Don Giovanni, K527 – Dramma giocoso in two Acts to a libretto by Lorenzo Da Ponte [sung in Italian, with English surtitles]
Don Giovanni – Gavan Ring
Leporello –David Stout
Donna Anna – Meeta Raval
Don Ottavio – Benjamin Hulett
Donna Elvira – Elizabeth Watts
Il Commendatore – Miklós Sebestyén
Zerlina – Katy Bray
Masetto – Gareth Brynmor John
Chorus & Orchestra of Welsh National Opera
John Caird – Director
Caroline Chaney – Revival Director
John Napier – Designer
Yoon Bae – Costume Designer
David Hersey – Lighting
Kate Flatt – Choreographer
Samuel Davies – Revival Fight Director
Reviewed by: Alexander Campbell
Reviewed: 7 March, 2018
Venue: Birmingham Hippodrome, England
John Caird’s 2011 production set in stylish, flexible, imposing Rodin-inspired designs by John Napier presents Don Giovanni as the Dramma giocoso of Mozart’s designation. Despite the darkness of the atmosphere, this is a presentation of light and shade and much humour, and a refreshing break from some of the recent ‘concept’ productions seen of late.

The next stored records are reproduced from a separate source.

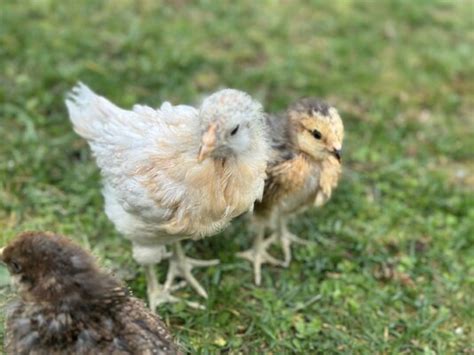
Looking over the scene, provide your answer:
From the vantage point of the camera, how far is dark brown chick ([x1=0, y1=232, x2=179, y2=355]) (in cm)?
271

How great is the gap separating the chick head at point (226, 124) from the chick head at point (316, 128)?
2.16ft

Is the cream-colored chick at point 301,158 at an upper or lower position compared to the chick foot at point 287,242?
upper

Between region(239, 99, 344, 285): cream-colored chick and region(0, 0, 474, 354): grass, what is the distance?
1.93ft

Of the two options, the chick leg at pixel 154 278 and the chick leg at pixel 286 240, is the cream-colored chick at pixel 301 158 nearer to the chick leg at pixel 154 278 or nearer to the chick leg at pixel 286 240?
the chick leg at pixel 286 240

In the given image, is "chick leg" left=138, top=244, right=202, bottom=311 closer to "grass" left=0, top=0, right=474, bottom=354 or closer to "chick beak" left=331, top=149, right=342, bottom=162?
"grass" left=0, top=0, right=474, bottom=354

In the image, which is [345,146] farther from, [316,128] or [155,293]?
[155,293]

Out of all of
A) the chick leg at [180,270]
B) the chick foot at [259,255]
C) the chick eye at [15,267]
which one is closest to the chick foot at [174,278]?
the chick leg at [180,270]

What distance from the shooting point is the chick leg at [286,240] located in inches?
172

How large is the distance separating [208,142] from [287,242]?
1664mm

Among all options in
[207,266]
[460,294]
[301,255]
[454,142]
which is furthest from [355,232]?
[454,142]

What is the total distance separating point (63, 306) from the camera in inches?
107

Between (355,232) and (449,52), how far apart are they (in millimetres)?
2917

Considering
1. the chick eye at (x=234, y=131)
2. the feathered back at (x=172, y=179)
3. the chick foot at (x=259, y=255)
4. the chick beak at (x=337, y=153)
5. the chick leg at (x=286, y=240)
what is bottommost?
the chick foot at (x=259, y=255)

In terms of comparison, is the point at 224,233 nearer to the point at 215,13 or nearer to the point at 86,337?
the point at 86,337
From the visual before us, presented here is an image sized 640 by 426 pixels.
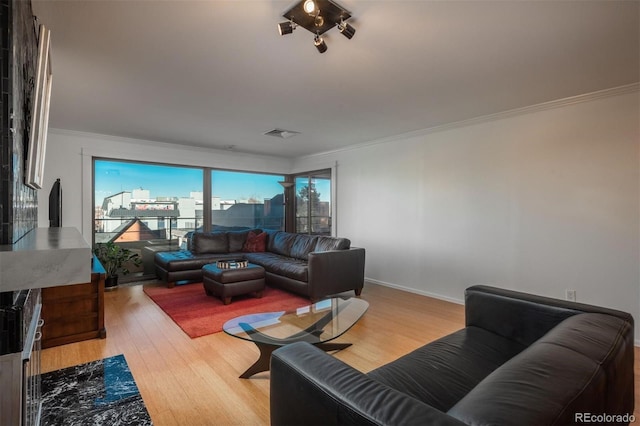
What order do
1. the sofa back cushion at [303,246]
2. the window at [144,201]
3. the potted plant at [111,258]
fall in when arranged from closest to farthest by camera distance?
the potted plant at [111,258] < the sofa back cushion at [303,246] < the window at [144,201]

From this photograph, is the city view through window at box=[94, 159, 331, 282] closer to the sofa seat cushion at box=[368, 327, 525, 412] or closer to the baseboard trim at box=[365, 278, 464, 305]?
the baseboard trim at box=[365, 278, 464, 305]

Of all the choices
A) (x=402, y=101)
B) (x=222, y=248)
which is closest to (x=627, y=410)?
(x=402, y=101)

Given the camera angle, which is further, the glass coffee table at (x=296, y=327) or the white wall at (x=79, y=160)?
the white wall at (x=79, y=160)

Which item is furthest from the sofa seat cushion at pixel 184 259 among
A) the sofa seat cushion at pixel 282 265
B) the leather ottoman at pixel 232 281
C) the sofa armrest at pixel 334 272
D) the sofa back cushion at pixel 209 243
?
the sofa armrest at pixel 334 272

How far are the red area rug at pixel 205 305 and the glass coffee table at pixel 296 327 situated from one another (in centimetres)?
84

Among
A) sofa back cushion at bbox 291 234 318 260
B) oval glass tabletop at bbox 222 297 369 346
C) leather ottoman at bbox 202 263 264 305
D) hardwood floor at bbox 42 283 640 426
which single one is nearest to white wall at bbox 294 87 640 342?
hardwood floor at bbox 42 283 640 426

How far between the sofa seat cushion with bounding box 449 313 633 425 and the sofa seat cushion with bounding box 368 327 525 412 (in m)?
0.39

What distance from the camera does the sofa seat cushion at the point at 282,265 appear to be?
13.6ft

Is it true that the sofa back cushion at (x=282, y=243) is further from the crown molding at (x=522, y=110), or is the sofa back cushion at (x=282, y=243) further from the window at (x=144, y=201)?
the crown molding at (x=522, y=110)

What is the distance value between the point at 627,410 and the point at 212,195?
5.98 metres

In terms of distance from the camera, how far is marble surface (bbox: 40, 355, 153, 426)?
1857 mm

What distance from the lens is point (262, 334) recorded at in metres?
2.30

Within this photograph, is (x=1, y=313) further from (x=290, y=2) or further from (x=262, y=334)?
(x=290, y=2)

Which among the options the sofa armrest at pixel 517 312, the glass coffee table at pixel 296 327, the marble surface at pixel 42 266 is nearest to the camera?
the marble surface at pixel 42 266
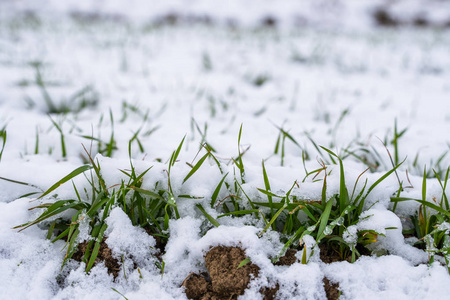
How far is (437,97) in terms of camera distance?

James Southall’s conducting is a major contributory factor – his tempos are on the speedier side, and with fantastically responsive playing from the Orchestra of Welsh National Opera allied to some engaging continuo playing there is a great spontaneity and nuance. The dramatic scenes, such as the Commendatore’s final appearance to exact retribution, have weight but are not over-accentuated.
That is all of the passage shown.